Cette équipe de France plaît parce qu’elle pratique un «football de pauvre» : de travail, d’humilité, de labeur, et qu’aucune star n’est mise en avant…

Ils sont clairement derrière l’Équipe de France, elle fait partie du patrimoine. En parlant de «manque de culture foot» je parlais des clubs: ce sont eux qui ont du mal à fédérer derrière eux. Du mal parce qu’ils ne gagnent pas. L’Équipe de France a toujours été la vitrine, ou plutôt le paravent de nos problèmes en club. On a quelques passages à vide mais à long terme, elle apporte satisfaction. On a les centres de formations, les jeunes – la matière première. Quand nos jeunes partent à l’étranger, ils apprennent la compétition, à gagner, et deviennent durs au mal: c’est ce dont l’Équipe de France bénéficie aujourd’hui. En revanche nos clubs ont plus de mal: comme ils ne gagnent pas il y a une déperdition, ce qui fait que la jeunesse française supporte des clubs étrangers.

Il reste que ce qu’il y a de bien avec le mondial, c’est qu’on a oublié le football business: Messi, Ronaldo, et même le transfert de Mbappé que tout le monde décriait il y a un an, c’est oublié. Et c’est normal. Aujourd’hui les mecs ont une attitude hyper humble. C’est cela qui plaît avec Deschamps, l’humilité: ils sont dans l’humilité. Cette Équipe de France plaît parce qu’elle pratique un «football de pauvre»: de travail, d’humilité, de labeur, et qu’aucune star n’est mise en avant…

Le «football de pauvre»: ce n’est pas justement cela l’identité de jeu de l’équipe de France?

Exactement, c’est bien cela que notre identité de jeu, vous avez absolument raison. Contrairement au Brésil, qui fait encore des caprices de stars, où Neymar se fait découper en pièces au Brésil.

On vous colle souvent l’étiquette de «pessimiste du football», chose que vous légitimez par vos propos sur l’Équipe de France. Assumez-vous cette étiquette?

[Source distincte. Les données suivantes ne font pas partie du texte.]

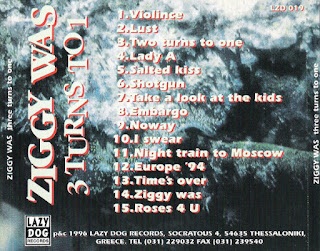 Ziggy Was - (1996) 3 Turns To 1_cd back
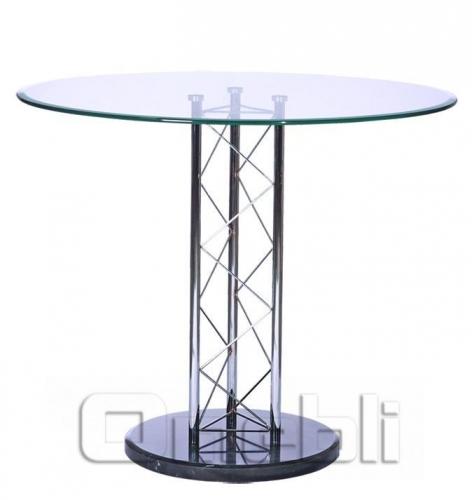 Стол обеденный KSD-006-T  A10093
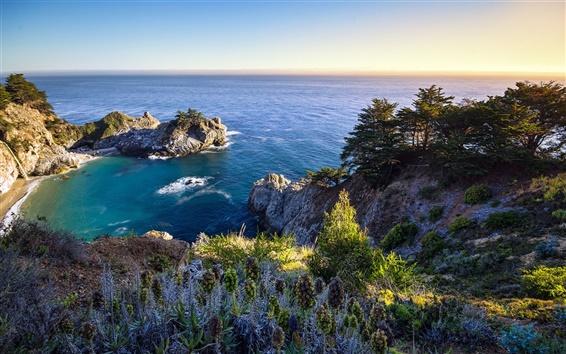Wallpaper California, US, bay, ocean, nature, rocks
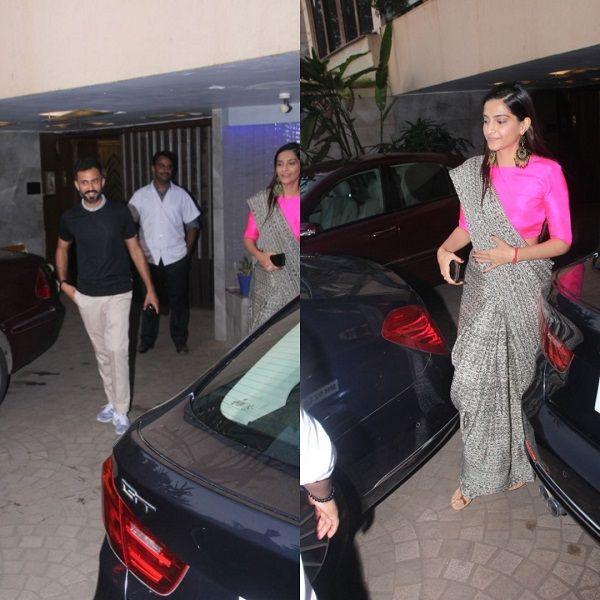 Sonam Kapoor's fiancé Anand Ahuja arrives in Mumbai
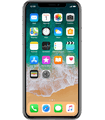 Apple iphone-x-met-ios-11-model-a1901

«Pessimiste» ou «optimiste», je ne sais pas ce que cela veut dire. Je regarde les choses comme elles se passent. Il se trouve que, de 2006 à aujourd’hui, on n’a guère eu la possibilité de se réjouir avec l’équipe nationale. Je ne demande pourtant qu’à me réjouir de ce qu’il se passe dans le football français…

Et vous trouvez vraiment cette Équipe de France «moche»?

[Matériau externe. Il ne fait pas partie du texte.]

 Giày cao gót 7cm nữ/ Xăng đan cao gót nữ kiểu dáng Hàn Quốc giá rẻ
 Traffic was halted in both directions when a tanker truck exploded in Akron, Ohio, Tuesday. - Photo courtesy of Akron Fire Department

Du point de vue du terrain, elle ne joue pas au foot…

Vous pensez donc comme les joueurs belges qui ont critiqué le jeu des Bleus?

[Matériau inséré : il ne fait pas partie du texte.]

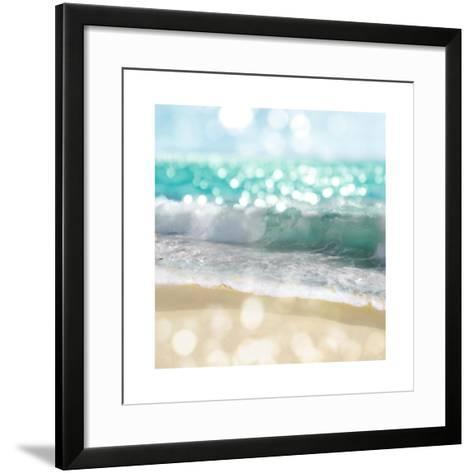 Ocean Reflections II-Kate Carrigan-Framed Art Print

Évidemment! Le plan de jeu c’est «on bétonne et on joue sur Mbappé».

Vous pensez cela même en voyant la roulette de Mbappé pour Giroud après l’ouverture du score contre la Belgique?

Un geste dans le match!

Le football est une matière à nostalgiques !

Et les contre-attaques contre l’Argentine, la maîtrise contre l’Uruguay?

L’Argentine est une équipe malade, complètement décimée, il y avait des boulevards derrière… On s’est emmerdé pendant trois matchs, puis on a joué contre une Argentine faible… Pour l’Uruguay, d’accord! Mais sans Cavani. Et contre la Belgique: «tous derrière et on joue sur Mbappé!». Mais pourquoi pas si ça gagne, il n’y a pas de mal à cela! Sauf qu’il faut concéder qu’il n’y a pas de jeu, du point de vue du football pur. Il faut également concéder qu’on ne trouvera personne qui aime le football qui ne soit pas nostalgique: ceux qui étaient là dans les années quatre-vingt trouveront que le football était mieux à cette époque, ceux qui ont connu l’Équipe de France 98 la préféreront… C’est toujours comme cela.

Donc le football consacre la nostalgie?

Oui! Le football est une matière à nostalgiques! Enjoliver le passé, c’est beau… Et c’est beau le romantisme dans le football!